Sayangnya dalam perkembangannya, sesat berpikir yang selama ini menghantui masyarakat adalah kehendak untuk memiliki kendaraan pribadi agar lebih nyaman dan mudah menuju ke suatu tempat. Anehnya, di tengah daya beli yang rendah, orang kebanyakan memilih sepedamotor, karena murah dan sebagian kredit tanpa agunan. Tentu saja, sikap penguasa yang mempunyai wewenang untuk menjadikan ruang publik lebih nyaman setali tiga uang, tak memikirkan angkutan umum yang jauh lebih ramah lingkungan. Pemilik dealer mobil dan motor tampaknya tak terhalang untuk terus menjual kendaraan dengan kenaikan yang terus melangit, sementara rute jalan tak sepadan dengan pertambahan kendaraan.

Padahal seperti diketahui, satu bus umum sama dengan tenaga yang harus dikeluarkan 38 mobil. Apa pun jenis angkutan umum jauh lebih ramah lingkungan dan tak boros bensin. Taman kota yang bertebaran dan pembatas jalan yang ditanami pohon kadang tenggelam oleh hiruk-pikuk kendaraan. Sebagai pejalan kaki, saya merawa was-was karena sepeda motor layaknya raja jalanan, menyerobot ruang pejalan kaki. Belum lagi tak semua jalan menyediakan trotoar, seperti jalan Ahmad Yani. Padahal, di sini saya bisa berjalan dari pengingapan Cemara menuju ke Graha Pena, Hypermart, dan Institut Agama Islam dan Negara (IAIN).
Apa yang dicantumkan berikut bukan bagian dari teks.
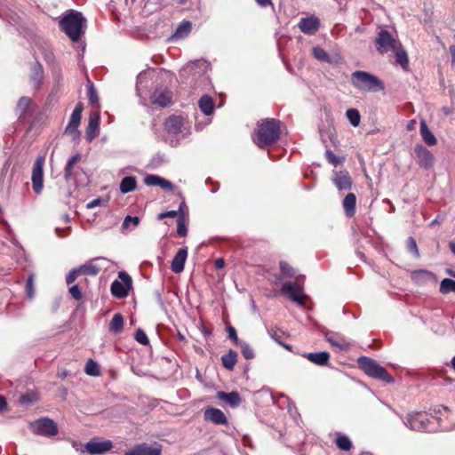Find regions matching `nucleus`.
Listing matches in <instances>:
<instances>
[{
    "label": "nucleus",
    "mask_w": 455,
    "mask_h": 455,
    "mask_svg": "<svg viewBox=\"0 0 455 455\" xmlns=\"http://www.w3.org/2000/svg\"><path fill=\"white\" fill-rule=\"evenodd\" d=\"M228 338L236 345L238 346L240 343H242L243 341L240 340L237 337V334H236V331L235 329L233 327V326H229L228 328Z\"/></svg>",
    "instance_id": "54"
},
{
    "label": "nucleus",
    "mask_w": 455,
    "mask_h": 455,
    "mask_svg": "<svg viewBox=\"0 0 455 455\" xmlns=\"http://www.w3.org/2000/svg\"><path fill=\"white\" fill-rule=\"evenodd\" d=\"M124 325V319L121 314L116 313V332L120 331Z\"/></svg>",
    "instance_id": "56"
},
{
    "label": "nucleus",
    "mask_w": 455,
    "mask_h": 455,
    "mask_svg": "<svg viewBox=\"0 0 455 455\" xmlns=\"http://www.w3.org/2000/svg\"><path fill=\"white\" fill-rule=\"evenodd\" d=\"M280 270H281V276L278 277L279 280H281L284 277H295L296 276L295 269L285 261L280 262Z\"/></svg>",
    "instance_id": "36"
},
{
    "label": "nucleus",
    "mask_w": 455,
    "mask_h": 455,
    "mask_svg": "<svg viewBox=\"0 0 455 455\" xmlns=\"http://www.w3.org/2000/svg\"><path fill=\"white\" fill-rule=\"evenodd\" d=\"M356 197L354 193H348L343 199L342 206L347 217H353L355 213Z\"/></svg>",
    "instance_id": "25"
},
{
    "label": "nucleus",
    "mask_w": 455,
    "mask_h": 455,
    "mask_svg": "<svg viewBox=\"0 0 455 455\" xmlns=\"http://www.w3.org/2000/svg\"><path fill=\"white\" fill-rule=\"evenodd\" d=\"M414 152L418 160V164L424 169H429L433 167L435 163L434 155L422 145H417L414 148Z\"/></svg>",
    "instance_id": "15"
},
{
    "label": "nucleus",
    "mask_w": 455,
    "mask_h": 455,
    "mask_svg": "<svg viewBox=\"0 0 455 455\" xmlns=\"http://www.w3.org/2000/svg\"><path fill=\"white\" fill-rule=\"evenodd\" d=\"M136 179L132 176L124 177L120 183V191L123 194L133 191L136 188Z\"/></svg>",
    "instance_id": "31"
},
{
    "label": "nucleus",
    "mask_w": 455,
    "mask_h": 455,
    "mask_svg": "<svg viewBox=\"0 0 455 455\" xmlns=\"http://www.w3.org/2000/svg\"><path fill=\"white\" fill-rule=\"evenodd\" d=\"M206 421L212 422L216 425H228V419L224 412L217 408H206L204 413Z\"/></svg>",
    "instance_id": "17"
},
{
    "label": "nucleus",
    "mask_w": 455,
    "mask_h": 455,
    "mask_svg": "<svg viewBox=\"0 0 455 455\" xmlns=\"http://www.w3.org/2000/svg\"><path fill=\"white\" fill-rule=\"evenodd\" d=\"M147 78V73L146 72H140V75L137 77V85H136V91L137 94L139 96H141L142 94V84L143 81Z\"/></svg>",
    "instance_id": "52"
},
{
    "label": "nucleus",
    "mask_w": 455,
    "mask_h": 455,
    "mask_svg": "<svg viewBox=\"0 0 455 455\" xmlns=\"http://www.w3.org/2000/svg\"><path fill=\"white\" fill-rule=\"evenodd\" d=\"M7 406V403L5 398L3 395H0V412L3 411Z\"/></svg>",
    "instance_id": "63"
},
{
    "label": "nucleus",
    "mask_w": 455,
    "mask_h": 455,
    "mask_svg": "<svg viewBox=\"0 0 455 455\" xmlns=\"http://www.w3.org/2000/svg\"><path fill=\"white\" fill-rule=\"evenodd\" d=\"M73 447L81 454H84L86 452L84 447L83 448L81 444L76 443V442L73 443Z\"/></svg>",
    "instance_id": "62"
},
{
    "label": "nucleus",
    "mask_w": 455,
    "mask_h": 455,
    "mask_svg": "<svg viewBox=\"0 0 455 455\" xmlns=\"http://www.w3.org/2000/svg\"><path fill=\"white\" fill-rule=\"evenodd\" d=\"M110 264V261L105 258H96L79 267L82 275H96L100 270L107 269Z\"/></svg>",
    "instance_id": "12"
},
{
    "label": "nucleus",
    "mask_w": 455,
    "mask_h": 455,
    "mask_svg": "<svg viewBox=\"0 0 455 455\" xmlns=\"http://www.w3.org/2000/svg\"><path fill=\"white\" fill-rule=\"evenodd\" d=\"M358 364L368 376L387 383L394 382V378L375 360L367 356H361L358 359Z\"/></svg>",
    "instance_id": "4"
},
{
    "label": "nucleus",
    "mask_w": 455,
    "mask_h": 455,
    "mask_svg": "<svg viewBox=\"0 0 455 455\" xmlns=\"http://www.w3.org/2000/svg\"><path fill=\"white\" fill-rule=\"evenodd\" d=\"M135 339L137 342L142 345H148L149 343L148 338L144 331L138 329L135 332Z\"/></svg>",
    "instance_id": "47"
},
{
    "label": "nucleus",
    "mask_w": 455,
    "mask_h": 455,
    "mask_svg": "<svg viewBox=\"0 0 455 455\" xmlns=\"http://www.w3.org/2000/svg\"><path fill=\"white\" fill-rule=\"evenodd\" d=\"M313 55L316 60H318L320 61H323V62H327V63L331 62V58L328 55V53L323 48H321L319 46H315L313 48Z\"/></svg>",
    "instance_id": "39"
},
{
    "label": "nucleus",
    "mask_w": 455,
    "mask_h": 455,
    "mask_svg": "<svg viewBox=\"0 0 455 455\" xmlns=\"http://www.w3.org/2000/svg\"><path fill=\"white\" fill-rule=\"evenodd\" d=\"M404 424L412 430L423 431L427 429L428 418L421 412L409 414Z\"/></svg>",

Namun demikian, citra kosmopolitan tak hanya melulu berwajah bangunan mentereng dan gedung pencakar langit, tetapi juga fasilitas publik, seperti trotoar, untuk pejalan kaki yang nyaman dan taman kota yang memadai untuk menjadi tempat warga melepaskan lelah. Nah, di tengah pembenahan ruang fisik, watak warga juga perlu mencerminkan nilai-nilai kosmopolit, yaitu penghargaan terhadap orang lain. Pembentukan karakter bisa dimulai dari ruang kelas, sejak sekolah dasar hingga perguruan tinggi. Buku teks yang diajar tak lebih pelajaran omong kosong jika kita masih melihat begitu banyak siswa dan mahasiswa tak membuang sampah di tempatnya dan merokok di sembarang tempat.